= TASK DESCRIPTION =
Transcribe, word for word, every line from the one containing "Repour will keep" through the final line of the records, and omit the pictures.

= THE DATA =
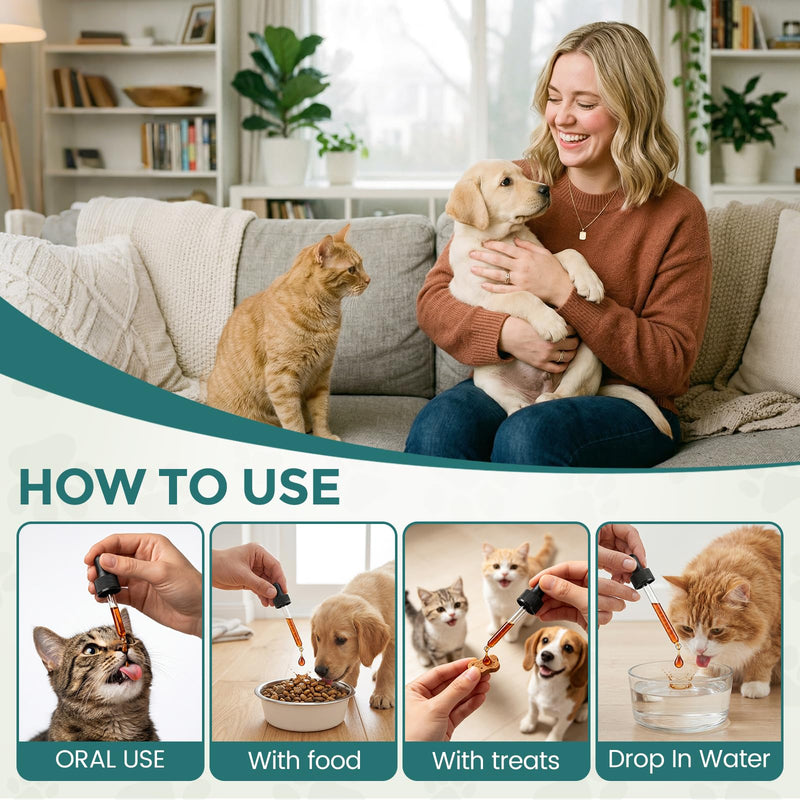 HOW TO USE

ORAL USE

With food

With treats

Drop In Water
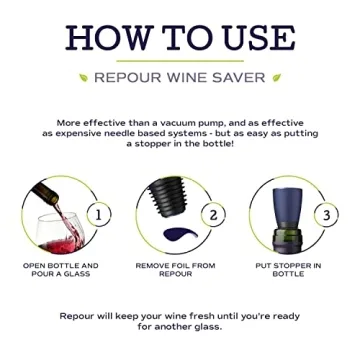 HOW TO USE

REPOUR WINE SAVER

More effective than a vacuum pump, and as effective as expensive needle based systems - but as easy as putting a stopper in the bottle!

1

OPEN BOTTLE AND POUR A GLASS

2

REMOVE FOIL FROM REPOUR

3

PUT STOPPER IN BOTTLE

Repour will keep your wine fresh until you're ready for another glass.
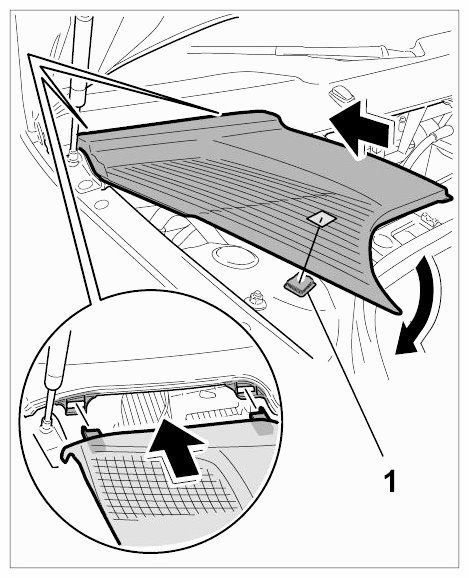 1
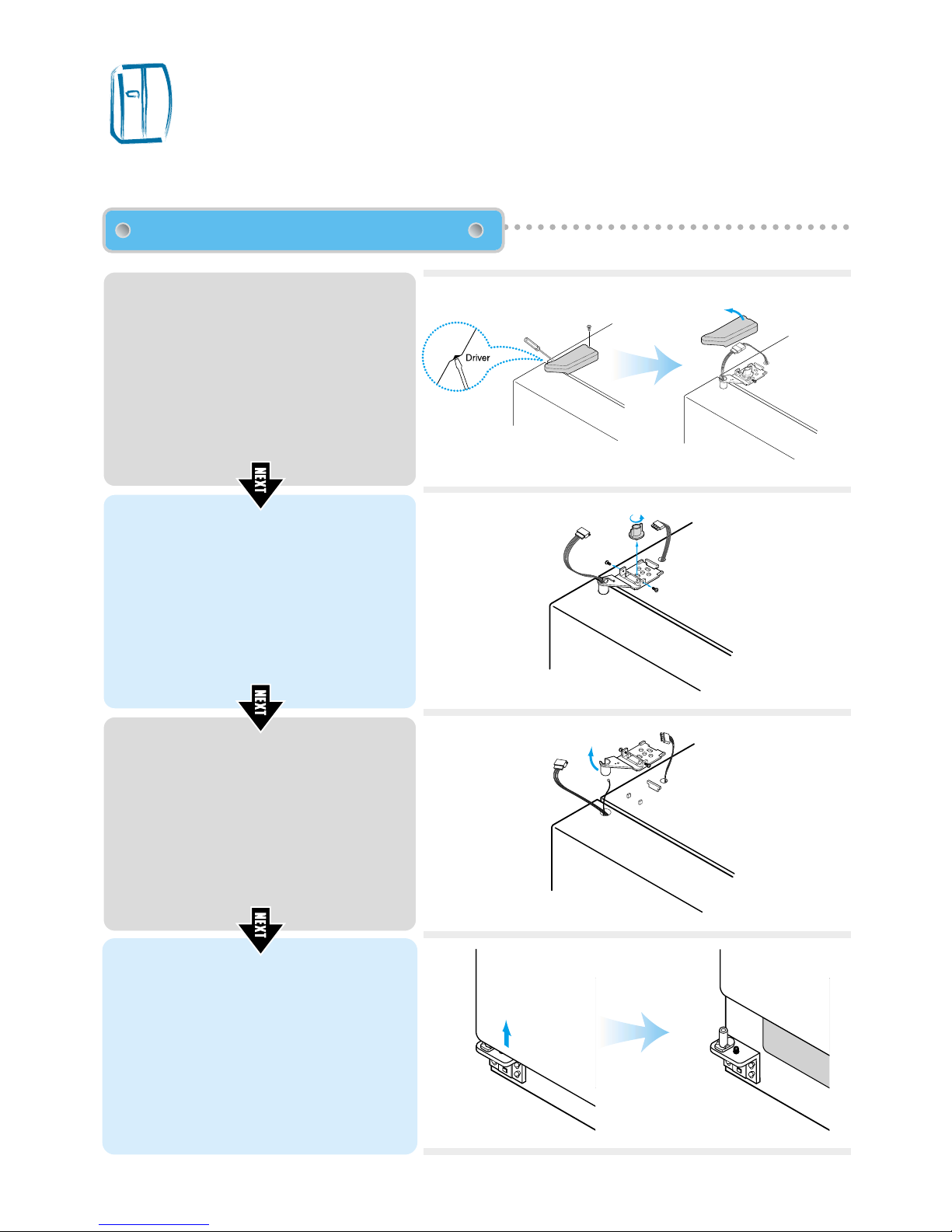 Driver

NEXT

NEXT

NEXT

= OUTPUT =
Repour will keep your wine fresh until you're ready for another glass.
 1
 Driver

NEXT

NEXT

NEXT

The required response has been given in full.